In the fall of 2013, an employee of Fazio Mechanical, a refrigeration vendor serving the Target department store chain, received an email that convinced the employee to open an attached file. The file contained a malware program that spread itself to other Fazio computers and harvested user names and passwords. Eventually the program provided the hackers what they were looking for: credentials to Target’s vendor portal. The hackers used this information and some other tools to gain access to Target’s point-of-sale system, making off with credit card data on 70 million customers.
The hackers were aided by technical shortcomings in both Fazio’s and Target’s IT environments, but it was a bit of social engineering—that initial phishing email to the Fazio employee—that got their foot in the door.
Social Engineering: The Hacker’s Key to Your Kingdom
Hacking into computer systems was once all about obtaining passwords by guessing them, taking advantage of known default system passwords, or trying all possible combinations of characters by brute computing strength until the right one was found. As users and passwords became more sophisticated, hackers turned to the tactic of social engineering, or fooling people into giving up credentials or installing malware. You’ve probably received emails that appear to be from Bank of America, Wells Fargo, or some other provider, containing some variation on “Your account will be closed if you don’t log in with this link and update your information,” with a link that goes to an official-looking website. Simply provide your user name and password, and BAM! Your account suddenly has no money in it, because the hackers took advantage of credentials that you freely gave them.
It was, at one time, easy to spot phishing emails like this. Logos were pixelated or blurry, the text was riddled with spelling and grammatical errors, and a simple check of the link’s URL would show that the target site was not associated with the real-life provider.
Unfortunately, hackers have become more sophisticated, and it’s more difficult to recognize phishing attacks. For example:
- Hackers are starting to use text and graphics from legitimate provider emails to craft their phishing messages, making it harder to spot fake messages.
- They are using URLs that closely resemble a URL that the real provider might use, such as “wellsfargoaccountupdate.com” or “bankofarnerica.com” (did you catch it? It has an “r” and an “n” instead of an “m”).
- They are targeting specific businesses by posing as trusted vendors or long-time customers.
If that weren’t enough, hackers are going beyond email in their social engineering efforts:
- Smishing (for “SMS phishing”) is conducted using a text message with a link, like those in phishing emails, and content to manipulate the recipient into tapping the link.
- Social networking tools, such as Facebook Messenger, are used to dupe users into clicking dangerous links, providing account credentials, and installing adware and other malware.

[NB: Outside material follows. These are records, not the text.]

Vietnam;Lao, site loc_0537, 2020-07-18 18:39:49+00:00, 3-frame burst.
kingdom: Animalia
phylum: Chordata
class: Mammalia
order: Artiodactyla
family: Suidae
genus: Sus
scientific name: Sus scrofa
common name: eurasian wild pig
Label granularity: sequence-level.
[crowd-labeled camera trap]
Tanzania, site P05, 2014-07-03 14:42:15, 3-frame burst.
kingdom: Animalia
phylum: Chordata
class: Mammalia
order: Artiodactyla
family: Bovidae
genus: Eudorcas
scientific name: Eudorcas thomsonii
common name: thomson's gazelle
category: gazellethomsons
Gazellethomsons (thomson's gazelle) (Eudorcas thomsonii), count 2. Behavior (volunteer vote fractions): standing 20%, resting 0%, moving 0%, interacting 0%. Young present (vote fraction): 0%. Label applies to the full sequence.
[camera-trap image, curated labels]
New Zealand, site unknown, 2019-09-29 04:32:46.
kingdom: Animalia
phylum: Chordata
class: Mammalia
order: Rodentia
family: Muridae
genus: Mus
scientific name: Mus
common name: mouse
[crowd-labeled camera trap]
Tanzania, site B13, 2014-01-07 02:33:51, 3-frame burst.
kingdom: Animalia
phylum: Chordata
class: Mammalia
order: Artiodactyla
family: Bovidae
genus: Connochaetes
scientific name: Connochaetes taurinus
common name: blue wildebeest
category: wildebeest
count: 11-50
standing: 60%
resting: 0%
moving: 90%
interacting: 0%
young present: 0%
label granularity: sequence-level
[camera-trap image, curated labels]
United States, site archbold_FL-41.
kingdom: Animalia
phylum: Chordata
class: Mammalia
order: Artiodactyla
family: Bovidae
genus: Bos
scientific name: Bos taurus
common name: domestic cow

Hackers are getting results from these efforts because people place greater trust in text messaging and social networking than they do email.
Ways to Protect Yourself
Social engineering attacks are extremely difficult to defend against because the problem is not a technical one, it’s a human one. Social engineering, by definition, exploits our emotional responses: We want to help this customer, we want to follow the instructions from the CEO, we don’t want our bank or email accounts closed. Thus, technical solutions can protect you only so much. The key is a campaign of continuous education for your employees to become naturally suspicious. Doing so involves a two-pronged approach:
- Policy: Every company should have a policy requiring employees to report suspected phishing emails or other social engineering attacks, whether by email, phone, or some other means. The company should also implement an easy way to report these attacks. Users should be regularly reminded of both the policy and the procedure. And employees should never use company computers to access their personal social networking accounts.
- Training: Information security training cannot be merely a segment in the new hire orientation, never to be brought up again. It should be, at a minimum, an annual requirement, and the content should be updated to reflect the latest hacking tactics.
There are technical solutions that can help in these areas. Email systems can be configured to warn users when emails originate from outside the organization. Reporting functionality can be added to email clients to make it easy to report suspicious emails. Some companies test their employees by sending out fake phishing emails and seeing who takes the bait. Still, these are only aids; they can’t automatically shield your organization from all attacks.
Social engineering is a people problem, and requires people solutions. This means constant vigilance, education, and training that evolve to keep up with the hackers.